The Search for Meaning is Individual
The notion of individualism today is chock full of baggage, misunderstanding, and political correctness. We are all connected to others, and we have been since we were brought into existence via a family, society, and culture. Regardless, our search for meaning is something we must carry out individually, even if it entails how we hope to relate to others. For example, if one finds meaning in family or serving others, that person doesn’t lose who he or she is in the process. Indeed, following out what one believes to be meaningful enhances rather than annihilates one’s personal identity. No other human being can give you your meaning or create your life for you. For sure, we seek out those whom we believe to be wise and from whom we can garner understanding and wisdom. Ultimately however, individually we must decide our life’s path and follow it.
A Note on Spirituality
As a Christian, I believe that I will find my ultimate meaning in my relationship with the Triune God. Not everyone will agree with me here, but it is my personal belief. Some may ask if I’m not just looking for another form of the big M. In saying that my personal meaning is found in my relationship with God, that entails the way I am to live from day-to-day. From the Christian perspective, we call such daily living our sanctification, by which we seek to become conformed to the image of Christ. Like any search and hope, this involves daily living with struggles that challenge our faith, make us question things, and even doubt things about our faith. Such a relationship with God also entails a calling. Work, family, and service of some kind are all inherent in a personal calling, one that each of us must search out for him- or herself. Just as no one can give me meaning, no other person can have faith for me. My faith falls within my calling and personal relationship with God.

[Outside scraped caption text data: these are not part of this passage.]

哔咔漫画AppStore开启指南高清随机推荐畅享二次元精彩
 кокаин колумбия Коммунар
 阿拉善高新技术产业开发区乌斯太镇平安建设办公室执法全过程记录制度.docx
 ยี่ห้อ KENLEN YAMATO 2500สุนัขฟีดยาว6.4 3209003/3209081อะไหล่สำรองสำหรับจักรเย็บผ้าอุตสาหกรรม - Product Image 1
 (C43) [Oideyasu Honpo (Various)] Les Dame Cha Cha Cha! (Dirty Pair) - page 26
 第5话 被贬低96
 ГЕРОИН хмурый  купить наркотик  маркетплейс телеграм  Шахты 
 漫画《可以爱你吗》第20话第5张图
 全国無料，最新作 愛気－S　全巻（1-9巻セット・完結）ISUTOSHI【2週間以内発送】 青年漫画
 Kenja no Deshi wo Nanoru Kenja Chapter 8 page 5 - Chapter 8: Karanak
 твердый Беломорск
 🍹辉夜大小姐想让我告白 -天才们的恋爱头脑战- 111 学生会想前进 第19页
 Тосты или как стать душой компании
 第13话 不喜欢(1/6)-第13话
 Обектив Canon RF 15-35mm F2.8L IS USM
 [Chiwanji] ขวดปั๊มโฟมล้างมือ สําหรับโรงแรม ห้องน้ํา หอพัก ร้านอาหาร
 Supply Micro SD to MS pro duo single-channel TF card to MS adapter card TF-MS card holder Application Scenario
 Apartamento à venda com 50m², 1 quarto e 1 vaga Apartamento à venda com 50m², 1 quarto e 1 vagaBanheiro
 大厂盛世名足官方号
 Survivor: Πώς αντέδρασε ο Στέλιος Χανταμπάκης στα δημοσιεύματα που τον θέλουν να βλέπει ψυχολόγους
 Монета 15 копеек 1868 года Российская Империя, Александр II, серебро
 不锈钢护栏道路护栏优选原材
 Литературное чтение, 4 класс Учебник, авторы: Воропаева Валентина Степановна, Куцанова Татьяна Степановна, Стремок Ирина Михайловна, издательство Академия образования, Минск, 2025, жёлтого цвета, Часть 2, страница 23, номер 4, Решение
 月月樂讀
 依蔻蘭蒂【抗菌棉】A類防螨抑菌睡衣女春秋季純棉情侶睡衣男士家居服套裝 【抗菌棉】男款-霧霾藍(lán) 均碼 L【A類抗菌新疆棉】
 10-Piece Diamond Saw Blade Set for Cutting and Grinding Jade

Not everyone will agree with me regarding my spiritual beliefs as a Christian. My private practice is open to all. Contemplations is a space where anyone who desires can take the time to explore what they truly value – what is purposeful and meaningful for them. I deeply believe that we are meaning-making creatures. The struggles that life throws at us will make us question a lot of things. Life’s experiences will lead us to question our very act of making meaning. The depth of living comes at the risk of pursuing what we claim to value so as to live the way we hope to live, finding our meaning in the day-to-day battles and blessings of life.